And when you’ve simplified, you will have more energy for what matters, which includes being generous of spirit, generous of time, generous with money.  That is a life of abundance.   When I first looked the scripture this week, I thought, “Oh my, how do we approach this?  The simple life is not simple.   But simplifying life is liberating.  It gives life to others.   We cannot change overnight, but with daily adjustments, we grow into the glory of Jesus Christ, who was willing to give us his all.  

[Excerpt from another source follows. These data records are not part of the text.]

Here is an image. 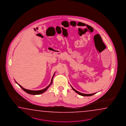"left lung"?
I'll use <instances>...</instances> for the list:
<instances>
[{"label": "left lung", "instance_id": "1", "mask_svg": "<svg viewBox=\"0 0 126 126\" xmlns=\"http://www.w3.org/2000/svg\"><path fill=\"white\" fill-rule=\"evenodd\" d=\"M72 87V89L75 91L78 94H79V95H81V96H91L92 95H94V94H96V93H94V94H83V93H80V92H79L77 91L76 89H75L72 87Z\"/></svg>", "mask_w": 126, "mask_h": 126}]
</instances>
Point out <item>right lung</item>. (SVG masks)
I'll use <instances>...</instances> for the list:
<instances>
[{
    "label": "right lung",
    "instance_id": "1",
    "mask_svg": "<svg viewBox=\"0 0 126 126\" xmlns=\"http://www.w3.org/2000/svg\"><path fill=\"white\" fill-rule=\"evenodd\" d=\"M54 74H55V73H54V74L53 76L52 79H51V82H50V84H49V85L46 88H45V89H43L42 90H36H36H28V89H24V88H23L19 84H18L16 82H16V84H18L19 85V86H20L21 89H22L26 93H27L28 94H32V95H39V94H41L44 93L47 90V89H48L49 87L51 85V84H52V81H53V77H54Z\"/></svg>",
    "mask_w": 126,
    "mask_h": 126
}]
</instances>
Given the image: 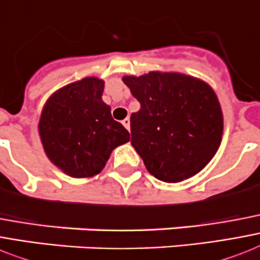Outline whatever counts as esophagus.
I'll list each match as a JSON object with an SVG mask.
<instances>
[{"label": "esophagus", "mask_w": 260, "mask_h": 260, "mask_svg": "<svg viewBox=\"0 0 260 260\" xmlns=\"http://www.w3.org/2000/svg\"><path fill=\"white\" fill-rule=\"evenodd\" d=\"M121 124H123V125L125 126L126 129L129 131V128H131V121H129V119H128V117H126V119H124L123 121H121Z\"/></svg>", "instance_id": "1"}]
</instances>
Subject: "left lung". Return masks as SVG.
Wrapping results in <instances>:
<instances>
[{"label": "left lung", "mask_w": 260, "mask_h": 260, "mask_svg": "<svg viewBox=\"0 0 260 260\" xmlns=\"http://www.w3.org/2000/svg\"><path fill=\"white\" fill-rule=\"evenodd\" d=\"M140 103L131 115V144L156 179L179 183L203 170L223 135L218 96L207 82L176 72L124 76Z\"/></svg>", "instance_id": "left-lung-1"}]
</instances>
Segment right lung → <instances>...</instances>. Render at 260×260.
Here are the masks:
<instances>
[{
  "label": "right lung",
  "instance_id": "1",
  "mask_svg": "<svg viewBox=\"0 0 260 260\" xmlns=\"http://www.w3.org/2000/svg\"><path fill=\"white\" fill-rule=\"evenodd\" d=\"M104 81L85 77L56 90L44 105L39 134L48 159L72 178L100 174L112 151L129 141L103 101Z\"/></svg>",
  "mask_w": 260,
  "mask_h": 260
}]
</instances>
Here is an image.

So don’t be discouraged or overwhelmed with what you have, the decisions and choices you have already made, the financial traps in which you presently find yourself.   But begin today to trust God and be more generous, because with God you are free to be different going forward.   With God you have everything you need, so you do not have to be trapped in anxiety.  With God you have forgiveness and healing and the potential for transformation and peace.   With God you always have hope, because what seems impossible is possible with God.   With God, sacrifice and simplicity leads to abundance, not scarcity.  

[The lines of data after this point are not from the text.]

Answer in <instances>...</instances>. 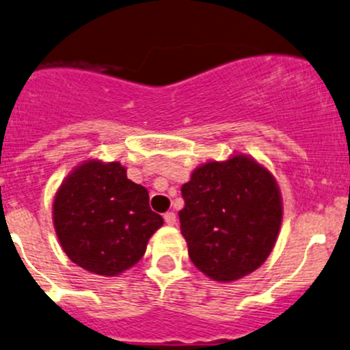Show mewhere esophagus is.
<instances>
[{
    "instance_id": "obj_1",
    "label": "esophagus",
    "mask_w": 350,
    "mask_h": 350,
    "mask_svg": "<svg viewBox=\"0 0 350 350\" xmlns=\"http://www.w3.org/2000/svg\"><path fill=\"white\" fill-rule=\"evenodd\" d=\"M163 219H165V221H167L168 225H172V227H174V225L176 224V215L174 212H167L163 215Z\"/></svg>"
}]
</instances>
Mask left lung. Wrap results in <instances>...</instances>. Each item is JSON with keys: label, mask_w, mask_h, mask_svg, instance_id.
Returning <instances> with one entry per match:
<instances>
[{"label": "left lung", "mask_w": 350, "mask_h": 350, "mask_svg": "<svg viewBox=\"0 0 350 350\" xmlns=\"http://www.w3.org/2000/svg\"><path fill=\"white\" fill-rule=\"evenodd\" d=\"M180 230L190 260L217 282L257 270L272 252L282 224V195L269 170L247 155L206 161L182 187Z\"/></svg>", "instance_id": "left-lung-1"}]
</instances>
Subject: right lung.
<instances>
[{"label": "right lung", "instance_id": "1", "mask_svg": "<svg viewBox=\"0 0 350 350\" xmlns=\"http://www.w3.org/2000/svg\"><path fill=\"white\" fill-rule=\"evenodd\" d=\"M53 224L75 264L115 277L144 257L163 219L150 208L145 187L126 178L118 161L86 160L56 191Z\"/></svg>", "mask_w": 350, "mask_h": 350}]
</instances>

So instead of living loaded with shame over our crowded closets and garages, instead of living loaded with shame over our lifestyle choices, our poor eating and exercise habits or our lame tv watching and internet surfing, let us keep turning to God and being generous with God’s people in need.  Consciously and daily give up worrying about having a perfect meal, or having a perfect wardrobe or perfect house or car or yard or vacation or retirement plan.   Join me as I commit again today to find in God my refuge and my strength, to find in God the contentment that always seems to elude me.  With God I can say to myself, I am content.   I have everything I need, so “Why should I feel discouraged?   Why should the shadows come?  Why should my heart be lonely and long for heaven and home?  When Jesus is my portion, a constant friend is He.  His eye is on the sparrow, and I know He watches me.  I sing because I’m happy.  I sing because I’m free.   For His eye is on the sparrow, and I know He watches me.”